Kortrijk
Regen
7° - 12°
Antwerpen
Regen
7° - 13°
Blog
Blog
08 april 2017  | Dirk Van Heuven

Wees duidelijk over uw eigendomstitel in een procedure voor de RvVb!

In het arrest nr. RvVb/1516/1497 van 30 augustus 2016 werd aan de verzoeker in schorsing als volgt het belang ontzegd:

‘De excepties van de tussenkomende partijen hebben vooral betrekking op de bewering van de verzoekende partij dat zij optiehouder/eigenaar is van bepaalde percelen in de nabijheid van de percelen van de eerste tussenkomende partij, waar de bestreden beslissing betrekking op heeft, maar dat helemaal niet staaft.

Bovendien stellen de tussenkomende partijen dat de hoedanigheid van ‘optiehouder’ niet voldoende is om effectief belang te hebben om bij de Raad beroep in te stellen tegen de bestreden beslissing.

Artikel 4.8.11, §1, 3° VCRO bepaalt:

‘Art. 4.8.11, §1. De beroepen bij de Raad kunnen door de volgende [personen] worden ingesteld:

3° elke natuurlijke persoon of rechtspersoon die rechtstreekse of onrechtstreekse hinder of nadelen kan ondervinden als gevolg van de vergunnings-, validerings- of registratiebeslissing.’

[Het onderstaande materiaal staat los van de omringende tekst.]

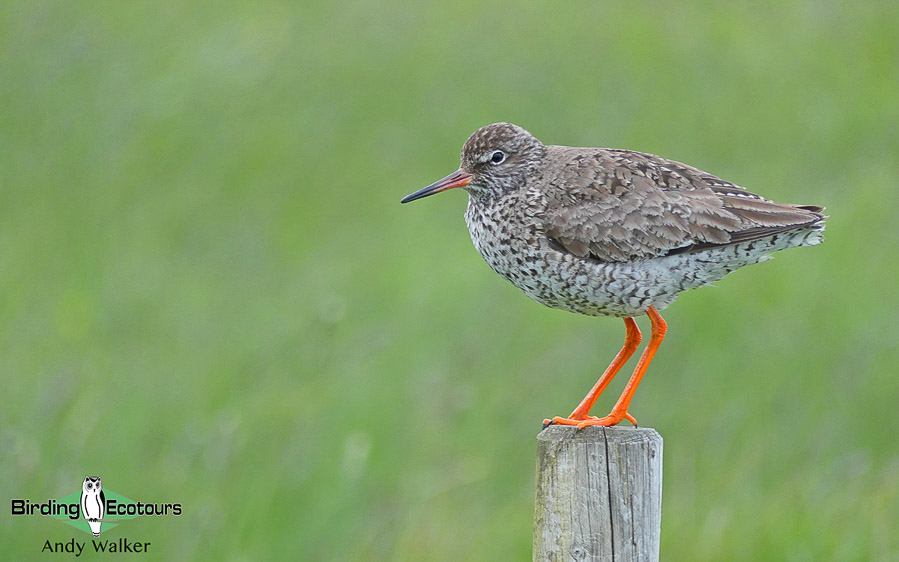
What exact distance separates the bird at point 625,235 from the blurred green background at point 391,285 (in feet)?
6.58

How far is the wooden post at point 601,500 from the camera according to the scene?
12.5 ft

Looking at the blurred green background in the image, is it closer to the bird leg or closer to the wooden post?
the bird leg

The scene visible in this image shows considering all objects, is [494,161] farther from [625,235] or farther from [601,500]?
[601,500]

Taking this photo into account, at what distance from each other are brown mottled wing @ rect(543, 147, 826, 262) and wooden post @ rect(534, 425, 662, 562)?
4.06 ft

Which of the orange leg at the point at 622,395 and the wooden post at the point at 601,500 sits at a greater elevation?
the orange leg at the point at 622,395


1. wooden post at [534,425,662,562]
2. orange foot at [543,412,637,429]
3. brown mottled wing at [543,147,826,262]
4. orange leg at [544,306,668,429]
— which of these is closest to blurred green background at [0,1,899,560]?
orange leg at [544,306,668,429]

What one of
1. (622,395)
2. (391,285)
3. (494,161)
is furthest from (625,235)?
(391,285)

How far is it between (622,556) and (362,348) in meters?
4.84

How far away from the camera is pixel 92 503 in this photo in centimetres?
553

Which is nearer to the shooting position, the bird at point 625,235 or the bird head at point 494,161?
the bird at point 625,235

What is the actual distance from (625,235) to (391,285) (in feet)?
18.3

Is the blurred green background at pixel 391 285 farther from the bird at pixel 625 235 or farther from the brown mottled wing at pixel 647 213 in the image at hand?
the brown mottled wing at pixel 647 213

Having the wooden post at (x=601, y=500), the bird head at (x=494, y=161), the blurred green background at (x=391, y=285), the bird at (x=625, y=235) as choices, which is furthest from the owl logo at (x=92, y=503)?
the wooden post at (x=601, y=500)

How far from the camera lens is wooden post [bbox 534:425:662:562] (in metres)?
3.82
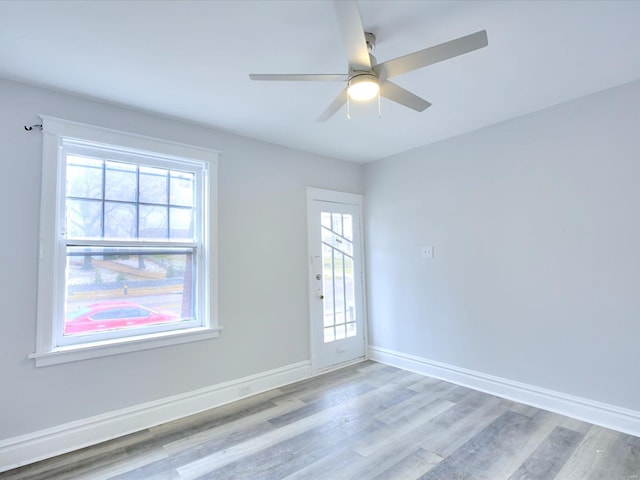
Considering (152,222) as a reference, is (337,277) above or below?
below

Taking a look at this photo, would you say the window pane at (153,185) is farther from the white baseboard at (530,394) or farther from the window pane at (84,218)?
the white baseboard at (530,394)

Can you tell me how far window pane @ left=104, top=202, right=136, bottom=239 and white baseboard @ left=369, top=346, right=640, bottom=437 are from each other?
3.17m

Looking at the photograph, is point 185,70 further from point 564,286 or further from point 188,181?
point 564,286

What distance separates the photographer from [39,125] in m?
2.33

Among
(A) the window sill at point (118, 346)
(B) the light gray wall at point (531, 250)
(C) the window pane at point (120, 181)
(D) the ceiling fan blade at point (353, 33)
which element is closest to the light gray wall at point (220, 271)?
(A) the window sill at point (118, 346)

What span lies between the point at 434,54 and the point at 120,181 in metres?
2.51

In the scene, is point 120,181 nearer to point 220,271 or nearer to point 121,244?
point 121,244

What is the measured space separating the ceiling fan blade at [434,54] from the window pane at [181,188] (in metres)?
2.08

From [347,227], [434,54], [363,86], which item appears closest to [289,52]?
[363,86]

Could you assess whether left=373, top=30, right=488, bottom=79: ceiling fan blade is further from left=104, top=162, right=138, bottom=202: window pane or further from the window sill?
the window sill

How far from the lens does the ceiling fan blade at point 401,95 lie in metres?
1.84

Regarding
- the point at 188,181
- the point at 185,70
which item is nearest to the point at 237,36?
the point at 185,70

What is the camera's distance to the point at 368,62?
1648 millimetres

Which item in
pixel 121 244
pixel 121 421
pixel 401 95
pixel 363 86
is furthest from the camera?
pixel 121 244
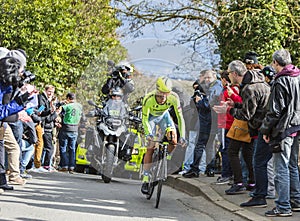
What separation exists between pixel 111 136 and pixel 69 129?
3.67 meters

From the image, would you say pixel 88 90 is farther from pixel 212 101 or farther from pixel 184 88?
pixel 212 101

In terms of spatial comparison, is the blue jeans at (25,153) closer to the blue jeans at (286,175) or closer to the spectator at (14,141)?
the spectator at (14,141)

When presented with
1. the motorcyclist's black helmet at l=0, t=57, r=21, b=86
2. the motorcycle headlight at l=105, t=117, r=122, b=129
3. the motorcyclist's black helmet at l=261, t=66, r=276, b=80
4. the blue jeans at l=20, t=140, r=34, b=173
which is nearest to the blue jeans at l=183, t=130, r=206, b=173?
the motorcycle headlight at l=105, t=117, r=122, b=129

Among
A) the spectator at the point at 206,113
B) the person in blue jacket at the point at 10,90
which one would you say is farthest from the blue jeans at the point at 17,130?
the spectator at the point at 206,113

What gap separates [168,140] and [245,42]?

De verzoekende partij verwijst met betrekking tot haar belang om bij de Raad beroep in te stellen tegen de bestreden beslissing naar de door haar in haar beroepsverzoekschrift aangevoerde middelen, zonder echter te preciseren welke hinder of nadelen zij vreest als gevolg van de tenuitvoerlegging van de bestreden beslissing.

De verzoekende partij stelt alleen maar dat ‘de tenuitvoerlegging van het bestreden besluit de gehele economie van het RUP S. dreigt aan te tasten’ en dat de inrichting ‘zeer hinderlijk en strijdig is met de bepalingen van het RUP’.

Uit het beroepsverzoekschrift blijkt verder wel dat de verzoekende partij, in het onderdeel met betrekking tot de schorsing van de tenuitvoerlegging van de bestreden beslissing, stelt dat acute overstromingen dreigen op haar terrein, omdat het afwateringssysteem gewijzigd wordt, zonder dat de voor- of nadelen daarvan door de adviesverlenende overheid of door derden beoordeeld zijn.

De verzoekende partij stelt dat zij ‘eigenaar/optiehouder’ is van binnen het RUP gelegen percelen, maar brengt geen enkel document bij, waaruit dat blijkt.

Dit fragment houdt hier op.